I refer you again to my posts #8 and #9 which I think give the clearest framework for understanding when there is asymmetry of information. The host is effectively offering to provide additional information: a comparison between some (sub)set of doors to tell which of that set of doors is better. If your initial choice restricts the host to exclude the initial door from inclusion in that set, then your information about the initial door is different from the information that you have about the other doors that are included in the comparison set. But if your initial choice does not exclude the initial door from inclusion in the comparison set, then the information you have about the initial door is the same as the information that you have about the other doors.

I wasn’t entirely sure from the OP just what was the “actual game played” and what was the “variation.”

I meant both as a “variation on the original Monty Hall problem.”

So lets say Variation A: You pick first, knock out 3, then you can switch.
Variation B: You don’t pick first (except in your head), knock out 3, then you choose.

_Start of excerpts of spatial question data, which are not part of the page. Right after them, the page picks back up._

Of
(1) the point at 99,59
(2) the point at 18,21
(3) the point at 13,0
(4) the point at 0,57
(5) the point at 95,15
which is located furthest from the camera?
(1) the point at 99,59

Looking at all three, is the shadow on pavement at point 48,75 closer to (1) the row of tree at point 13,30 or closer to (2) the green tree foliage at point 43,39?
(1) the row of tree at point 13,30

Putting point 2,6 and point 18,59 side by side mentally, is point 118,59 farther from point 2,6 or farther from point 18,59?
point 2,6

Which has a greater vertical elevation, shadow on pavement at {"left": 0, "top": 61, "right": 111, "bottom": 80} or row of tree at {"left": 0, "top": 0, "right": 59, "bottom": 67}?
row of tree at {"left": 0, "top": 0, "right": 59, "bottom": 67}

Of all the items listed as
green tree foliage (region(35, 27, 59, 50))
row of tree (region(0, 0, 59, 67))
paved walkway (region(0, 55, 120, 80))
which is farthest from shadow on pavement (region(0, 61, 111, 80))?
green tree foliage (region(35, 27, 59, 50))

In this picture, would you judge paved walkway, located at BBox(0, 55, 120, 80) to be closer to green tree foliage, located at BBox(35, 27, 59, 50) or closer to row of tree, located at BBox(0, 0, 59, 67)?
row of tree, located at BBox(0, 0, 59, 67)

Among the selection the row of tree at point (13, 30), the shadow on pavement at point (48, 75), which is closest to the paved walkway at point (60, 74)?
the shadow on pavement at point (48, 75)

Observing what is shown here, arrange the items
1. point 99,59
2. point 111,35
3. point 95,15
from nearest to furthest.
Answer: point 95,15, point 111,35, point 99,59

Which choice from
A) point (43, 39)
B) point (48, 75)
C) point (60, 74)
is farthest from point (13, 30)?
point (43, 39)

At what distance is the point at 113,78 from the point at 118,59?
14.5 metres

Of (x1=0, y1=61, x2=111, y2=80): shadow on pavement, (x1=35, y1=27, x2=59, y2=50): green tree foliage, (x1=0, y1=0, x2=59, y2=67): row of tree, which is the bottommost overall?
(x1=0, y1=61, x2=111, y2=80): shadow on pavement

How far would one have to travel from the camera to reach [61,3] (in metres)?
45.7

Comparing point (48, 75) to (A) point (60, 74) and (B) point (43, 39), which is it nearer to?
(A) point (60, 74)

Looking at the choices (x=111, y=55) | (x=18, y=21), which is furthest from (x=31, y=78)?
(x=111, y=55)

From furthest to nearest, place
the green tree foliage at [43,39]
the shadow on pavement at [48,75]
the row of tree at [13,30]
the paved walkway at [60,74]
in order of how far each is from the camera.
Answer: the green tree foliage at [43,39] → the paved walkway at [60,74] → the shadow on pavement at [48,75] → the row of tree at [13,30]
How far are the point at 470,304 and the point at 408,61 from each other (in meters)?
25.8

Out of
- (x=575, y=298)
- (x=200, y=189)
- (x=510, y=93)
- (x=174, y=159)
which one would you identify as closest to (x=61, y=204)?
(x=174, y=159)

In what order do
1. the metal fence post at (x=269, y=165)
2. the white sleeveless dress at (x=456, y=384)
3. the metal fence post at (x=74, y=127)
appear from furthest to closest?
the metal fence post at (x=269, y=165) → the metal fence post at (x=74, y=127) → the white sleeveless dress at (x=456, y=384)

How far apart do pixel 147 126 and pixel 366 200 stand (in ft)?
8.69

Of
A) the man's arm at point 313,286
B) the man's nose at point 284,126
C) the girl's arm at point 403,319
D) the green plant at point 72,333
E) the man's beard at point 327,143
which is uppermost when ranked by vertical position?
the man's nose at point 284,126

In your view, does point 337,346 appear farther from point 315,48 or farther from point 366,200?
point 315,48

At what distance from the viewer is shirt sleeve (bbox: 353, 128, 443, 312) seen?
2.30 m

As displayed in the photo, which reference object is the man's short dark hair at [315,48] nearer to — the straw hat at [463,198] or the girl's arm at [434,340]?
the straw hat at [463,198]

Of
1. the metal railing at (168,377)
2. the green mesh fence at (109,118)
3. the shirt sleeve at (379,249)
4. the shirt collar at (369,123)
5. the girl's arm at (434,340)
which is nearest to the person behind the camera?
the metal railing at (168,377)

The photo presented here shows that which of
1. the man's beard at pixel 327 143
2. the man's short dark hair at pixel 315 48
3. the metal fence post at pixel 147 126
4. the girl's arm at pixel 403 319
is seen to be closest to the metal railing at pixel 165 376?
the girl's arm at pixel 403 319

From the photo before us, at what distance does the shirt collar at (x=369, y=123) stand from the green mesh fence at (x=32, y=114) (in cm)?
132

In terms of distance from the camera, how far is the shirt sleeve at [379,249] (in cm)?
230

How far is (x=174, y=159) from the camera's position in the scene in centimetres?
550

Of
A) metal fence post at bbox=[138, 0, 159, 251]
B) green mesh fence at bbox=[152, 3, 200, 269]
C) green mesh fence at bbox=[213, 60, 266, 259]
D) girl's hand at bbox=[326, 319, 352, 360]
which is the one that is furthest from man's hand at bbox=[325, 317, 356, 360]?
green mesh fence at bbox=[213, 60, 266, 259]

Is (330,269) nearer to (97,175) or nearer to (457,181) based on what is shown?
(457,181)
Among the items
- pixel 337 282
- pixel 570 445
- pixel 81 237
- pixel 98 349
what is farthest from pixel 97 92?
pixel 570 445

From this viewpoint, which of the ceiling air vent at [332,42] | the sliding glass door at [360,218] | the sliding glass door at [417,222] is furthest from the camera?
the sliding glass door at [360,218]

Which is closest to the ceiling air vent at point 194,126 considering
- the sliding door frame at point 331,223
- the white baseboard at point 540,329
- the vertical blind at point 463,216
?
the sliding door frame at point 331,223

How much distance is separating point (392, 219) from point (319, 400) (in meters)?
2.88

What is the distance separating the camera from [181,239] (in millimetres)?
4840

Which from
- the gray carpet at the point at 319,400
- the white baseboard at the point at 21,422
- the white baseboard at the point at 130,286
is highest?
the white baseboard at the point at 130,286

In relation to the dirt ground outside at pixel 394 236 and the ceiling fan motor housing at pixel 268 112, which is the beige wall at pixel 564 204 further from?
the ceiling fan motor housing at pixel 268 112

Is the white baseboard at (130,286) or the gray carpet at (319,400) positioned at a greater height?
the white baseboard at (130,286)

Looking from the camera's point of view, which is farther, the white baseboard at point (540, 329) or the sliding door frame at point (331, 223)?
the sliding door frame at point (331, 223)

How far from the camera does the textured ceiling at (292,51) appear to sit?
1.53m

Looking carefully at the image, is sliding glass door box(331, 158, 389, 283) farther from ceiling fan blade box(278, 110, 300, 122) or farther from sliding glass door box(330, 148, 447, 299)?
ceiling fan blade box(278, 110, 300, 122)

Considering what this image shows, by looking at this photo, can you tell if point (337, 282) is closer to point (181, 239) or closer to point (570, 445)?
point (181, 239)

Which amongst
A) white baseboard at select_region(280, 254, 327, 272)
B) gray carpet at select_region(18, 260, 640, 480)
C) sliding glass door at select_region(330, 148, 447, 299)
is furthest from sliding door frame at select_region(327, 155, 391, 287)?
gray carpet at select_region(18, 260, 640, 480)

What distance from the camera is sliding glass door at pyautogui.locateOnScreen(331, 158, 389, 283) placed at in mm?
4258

To be clear, the difference between A and B is whether your initially chosen door is available for the host to include as one of the 3 zonk doors that he opens. In A your initial choice may not be opened; in B it is available to the host and may be opened.

Then, to summarize clearly the chance of getting the car:

Variation A:
Stick with initial choice, p=1/7
Switch to an other of 3 remaining doors, p=2/7

Variation B:
Stick with initial choice if still available, p=1/4
Switch to another of the 3 (or 4) remaining doors, p=1/4

Once you know the correct answer to that particular puzzle, yours may be the easiest way to convince someone else of that answer.

I was trying to present a general framework that leads to the correct answer in a wider variety of probability puzzles.